Day 14 - Refresh older articles. Pick your top 20 traffic pages. Run Prompt 22 on each. Add 1–2 new H2s and answer-first paragraphs to each. Ship the changes.
The sprint takes 14 working days. After that, run the same 14-day cycle every quarter. By month six, you’ll have ~30 articles that all speak PAA fluently, and the cumulative citation effect is significant.
Common mistakes to avoid
I’ve watched dozens of teams try PAA optimization. Here are the mistakes that cost them the most.
- Paraphrasing Google’s PAA wording. If Google asks “How do I reset my router?”, don’t write “Steps to reboot your modem.” Use the exact phrasing. Prompt 4 exists for a reason.
- Writing the answer in the wrong format. Paragraph PAA wants paragraphs. List PAA wants lists. Table PAA wants tables. Prompt 13 is your format checker.
- Skipping the AI Overview self-audit. Prompt 21 catches 80% of the “looks good, but won’t get cited” problems before you ship.
- Ignoring the strangler questions. If every competitor answers “What is X?” on the page and you don’t, you lose PAA eligibility by topical association. Prompt 9 inserts them.
- Stuffing FAQ schema on every page. Google restricted FAQ rich results in 2023. Schema is for LLM ingestion now, not visual SERP. Don’t expect a “FAQ rich snippet.”
- Writing in corporate tone. PAA and AI Overviews reward spoken English. “It’s”, “you’re”, contractions on, “delve” off. Prompt 20 fixes it.

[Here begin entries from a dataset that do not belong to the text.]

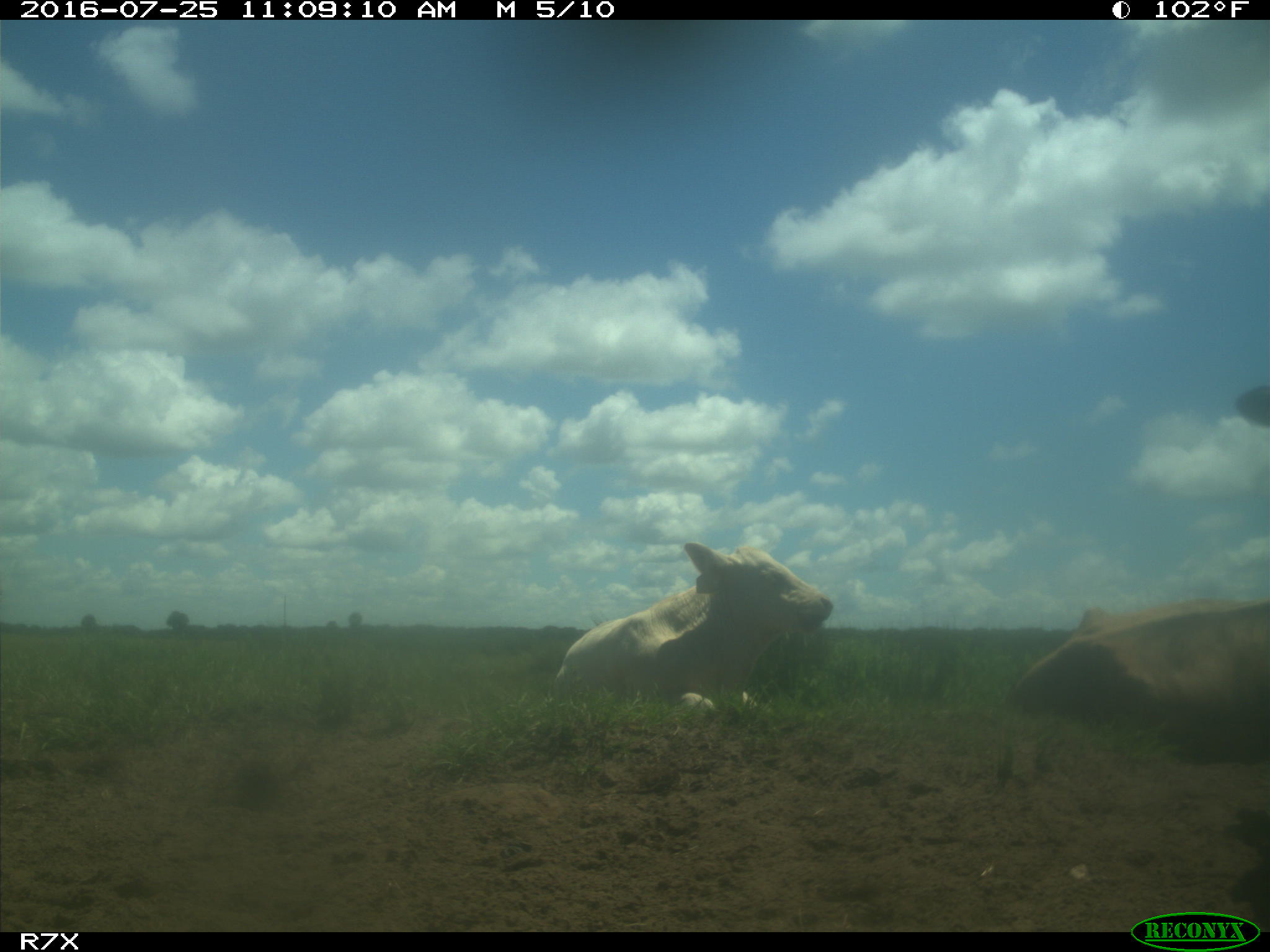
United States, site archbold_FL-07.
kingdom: Animalia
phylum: Chordata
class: Mammalia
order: Artiodactyla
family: Bovidae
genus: Bos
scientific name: Bos taurus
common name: domestic cow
Bos taurus (domestic cow).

- Forgetting the first sentence. The first sentence is what gets lifted. If it starts with “In this article, we’ll explore…”, nothing gets cited. Prompt 15 is the fix.
- Treating PAA as a one-time project. PAA questions die. Trends shift. Run Prompt 7 quarterly.

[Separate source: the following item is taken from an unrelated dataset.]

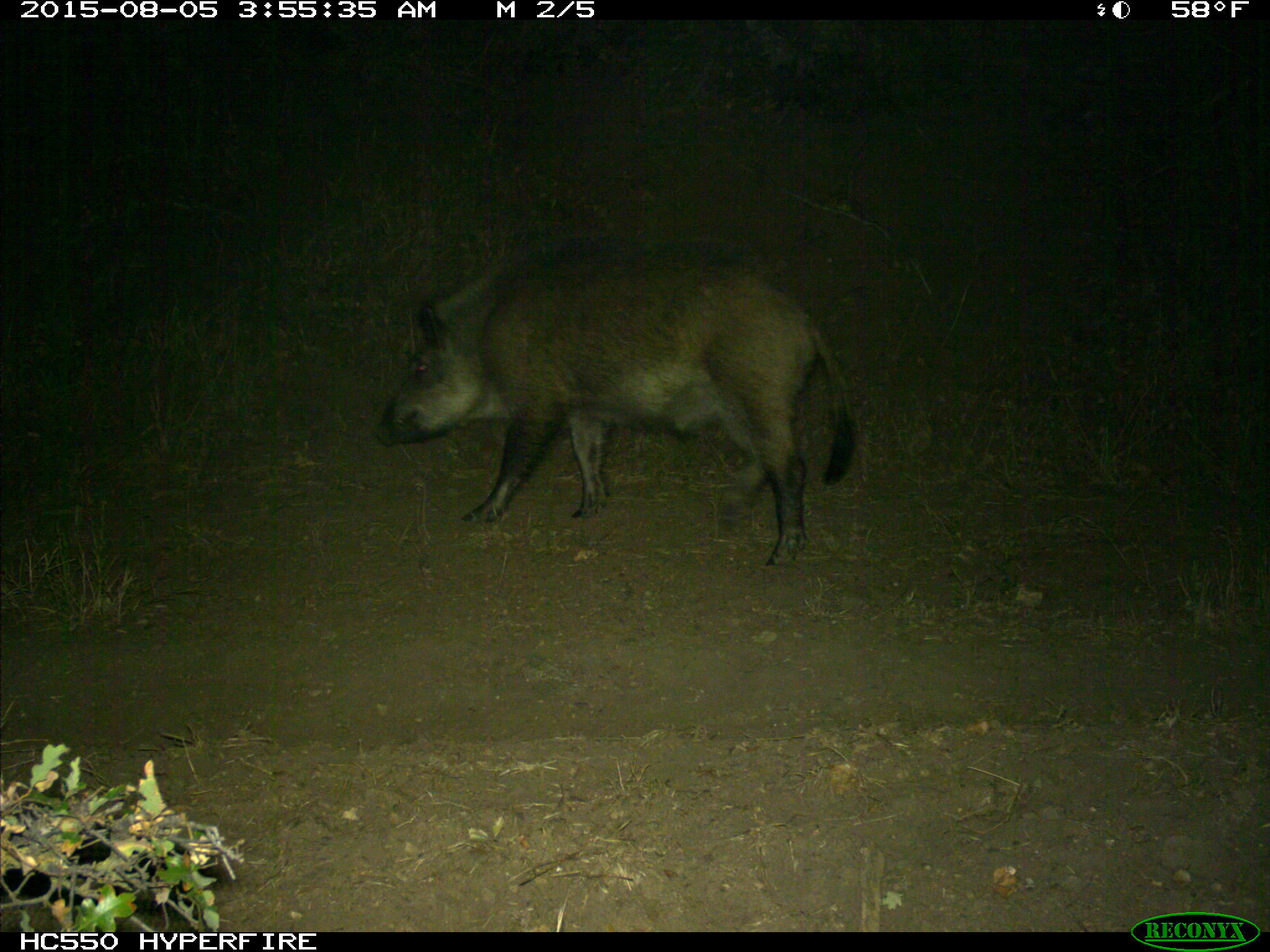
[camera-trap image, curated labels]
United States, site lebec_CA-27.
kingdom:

- Optimizing for PAA only, not AI Overviews. PAA and AI Overviews are now coupled. 90% of AI Overview SERPs also have PAA. If you win PAA, you feed the AIO. Prompt 16 is the AIO snippet writer.
- Not matching the country. PAA wording varies by country, language, and city. AlsoAsked supports city-level targeting for a reason. Use it.
Final word
People Also Ask is the most underrated SEO surface of 2026. It’s right there in the SERP, it doesn’t require backlinks to win, and Google reuses the same source for a given PAA question across hundreds of related queries. If you write the question-shaped H2, the answer-first paragraph, and the FAQ schema, you get paid in clicks and AI Overview citations for years.
The 37 prompts above are the exact system I use. They work in ChatGPT, Claude, and Gemini. They cost you 30 minutes per article. They don’t require any new tools beyond ChatGPT and a free AlsoAsked account.
The 80/20 of this work is simple: stop writing labels, start writing questions. Everything else is execution.
If you want a quick win today, do this: open your last published article. Run Prompt 8 on the H2s. Run Prompt 15 on the answers. Add FAQ schema from Prompt 23. Republish. Watch your PAA eligibility climb in 7–14 days.
That’s the whole game. Now go play it.